Problem to work on -
Begin the reply with the line containing "body_size: -1291" and end it with the final line of the listing, reproducing every line between exactly and adding nothing.

Given records -
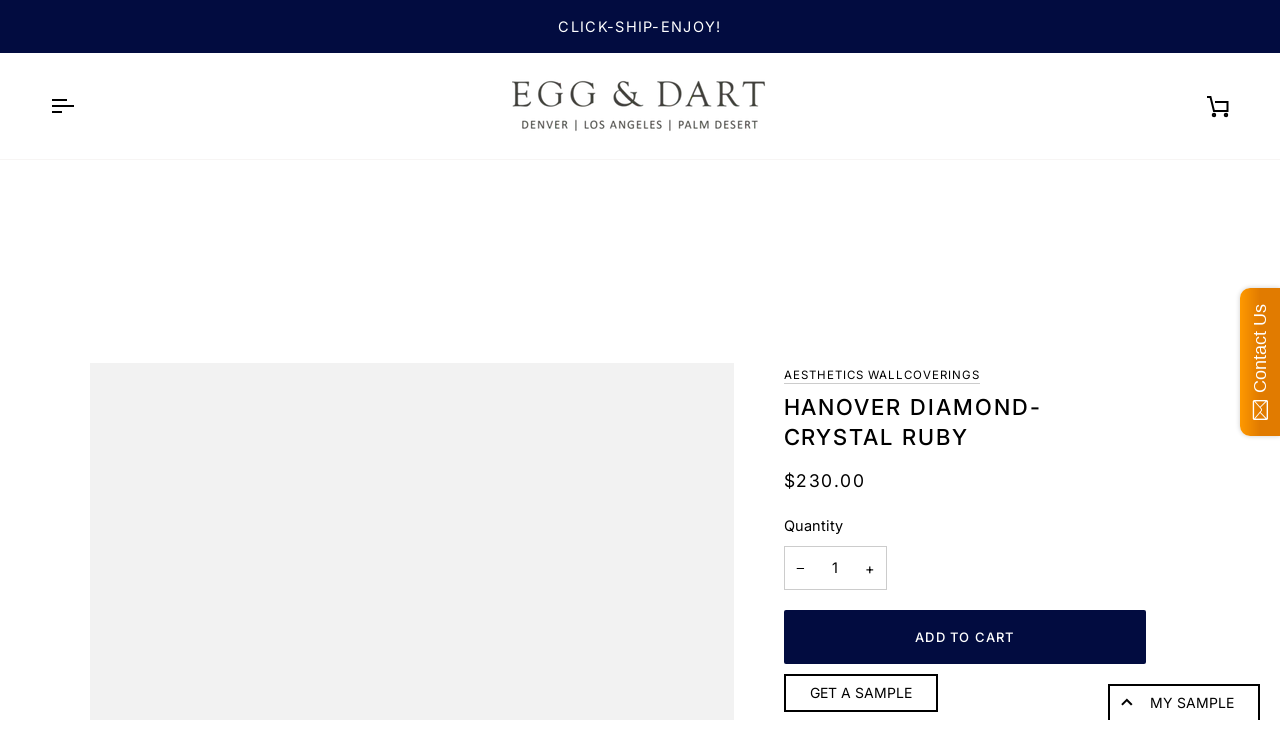

--- FILE ---
content_type: text/javascript; charset=utf-8
request_url: https://egganddarthome.com/products/hanoverdiamond-crystalruby.js?app=product-samples
body_size: 628
content:
{"id":4421879332933,"title":"Hanover Diamond-Crystal ruby","handle":"hanoverdiamond-crystalruby","description":"\u003cp\u003e100% POLYESTER. Width: 54” . Repeat: H: 2.4\" X V: 2.4\". Country of origin: EUROPE. Flame Rating: ASTM E84 CLASS A.\u003c\/p\u003e\u003cdiv style=\"text-align: center;\"\u003ePriced and sold by the Linear Yard\u003c\/div\u003e","published_at":"2020-05-20T13:24:37-07:00","created_at":"2020-05-20T13:24:38-07:00","vendor":"Aesthetics Wallcoverings","type":"Wallcovering","tags":["aesthetics-wallcoverings","crystal ruby","over-10","pattern","polyester","under-500","under-5000","wallcovering"],"price":23000,"price_min":23000,"price_max":23000,"available":true,"price_varies":false,"compare_at_price":null,"compare_at_price_min":0,"compare_at_price_max":0,"compare_at_price_varies":false,"variants":[{"id":31527133315141,"title":"Default Title","option1":"Default Title","option2":null,"option3":null,"sku":"HDI-34","requires_shipping":true,"taxable":true,"featured_image":null,"available":true,"name":"Hanover Diamond-Crystal ruby","public_title":null,"options":["Default Title"],"price":23000,"weight":785,"compare_at_price":null,"inventory_quantity":0,"inventory_management":null,"inventory_policy":"deny","barcode":null,"requires_selling_plan":false,"selling_plan_allocations":[]}],"images":[],"featured_image":null,"options":[{"name":"Title","position":1,"values":["Default Title"]}],"url":"\/products\/hanoverdiamond-crystalruby","requires_selling_plan":false,"selling_plan_groups":[]}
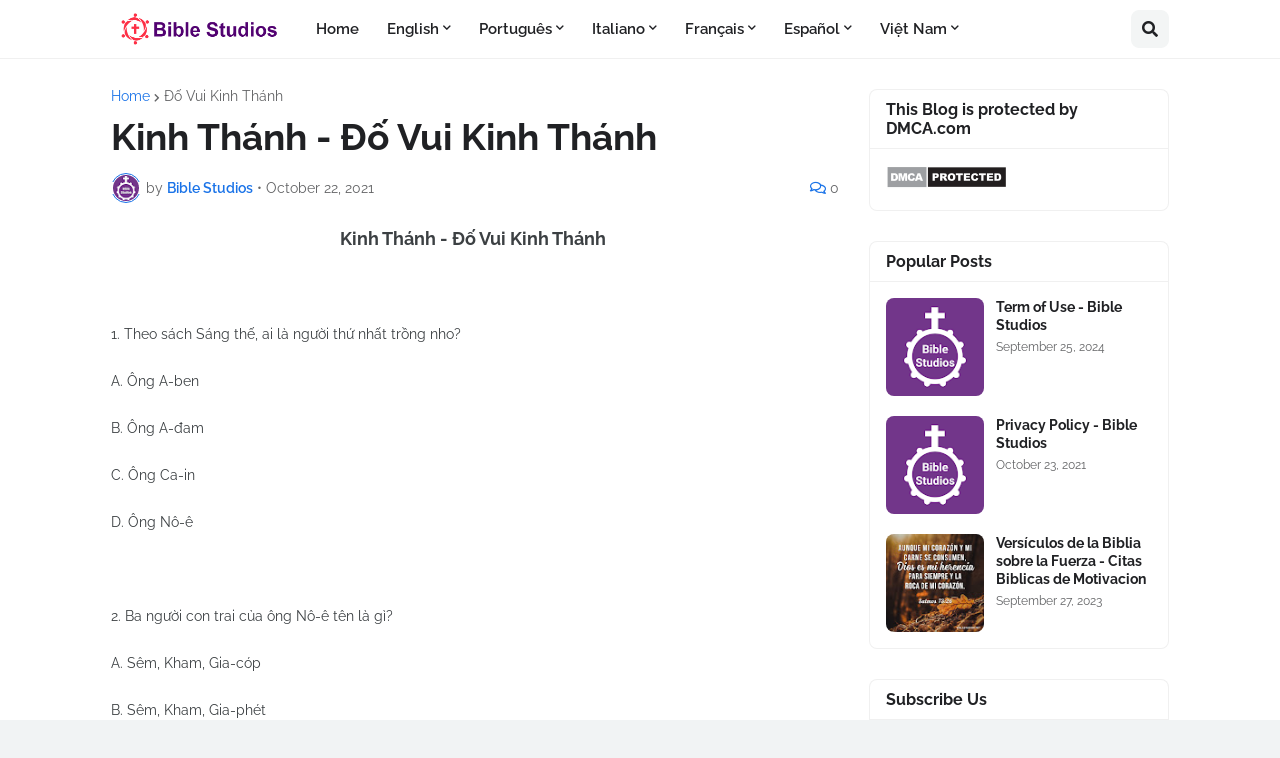

--- FILE ---
content_type: text/html; charset=utf-8
request_url: https://www.google.com/recaptcha/api2/aframe
body_size: 266
content:
<!DOCTYPE HTML><html><head><meta http-equiv="content-type" content="text/html; charset=UTF-8"></head><body><script nonce="lxflHfZJMa0tVm_xhLMrgg">/** Anti-fraud and anti-abuse applications only. See google.com/recaptcha */ try{var clients={'sodar':'https://pagead2.googlesyndication.com/pagead/sodar?'};window.addEventListener("message",function(a){try{if(a.source===window.parent){var b=JSON.parse(a.data);var c=clients[b['id']];if(c){var d=document.createElement('img');d.src=c+b['params']+'&rc='+(localStorage.getItem("rc::a")?sessionStorage.getItem("rc::b"):"");window.document.body.appendChild(d);sessionStorage.setItem("rc::e",parseInt(sessionStorage.getItem("rc::e")||0)+1);localStorage.setItem("rc::h",'1768823237241');}}}catch(b){}});window.parent.postMessage("_grecaptcha_ready", "*");}catch(b){}</script></body></html>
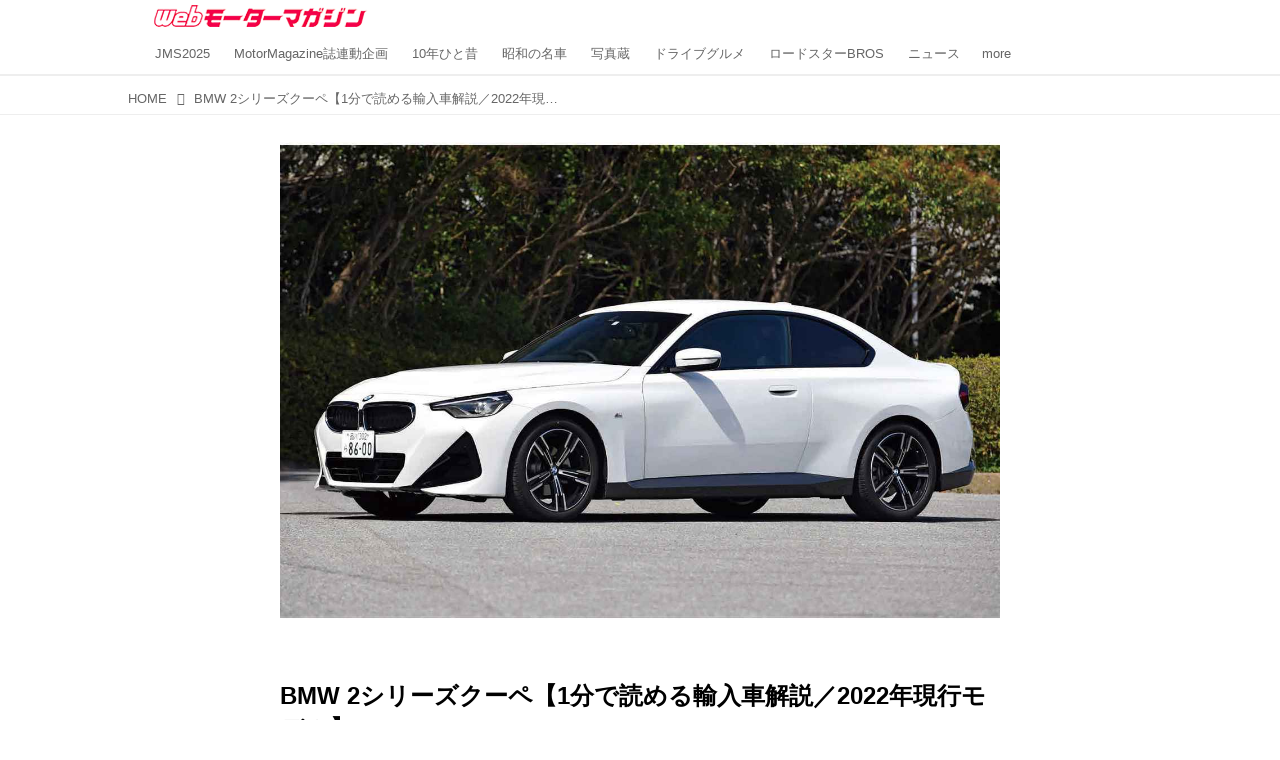

--- FILE ---
content_type: application/javascript; charset=utf-8
request_url: https://fundingchoicesmessages.google.com/f/AGSKWxV3f317vZwQbUNlEGLdpZi1mlTuqB3u35l9WPItYKvNCyqUl6lFmV4h8Yg1ygiN4vthtmtrWazqVMGP1Amq_xqYBhA4IuCJIGf1ve-AF7cQdqpU8ZHstDIpvShDALEgiviZHijxkV_kk3muZkbYuDyPgPsg5MfqrPTYtFtjIvV8VxCtm-ZJSq4YYyE8/_.ad1.nspace.org/ads-_adhere._adsetup_/adTools.
body_size: -1291
content:
window['d74d75fd-ac53-4826-93ab-e141521c02a7'] = true;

Output for this task -
body_size: -1291
content:
window['d74d75fd-ac53-4826-93ab-e141521c02a7'] = true;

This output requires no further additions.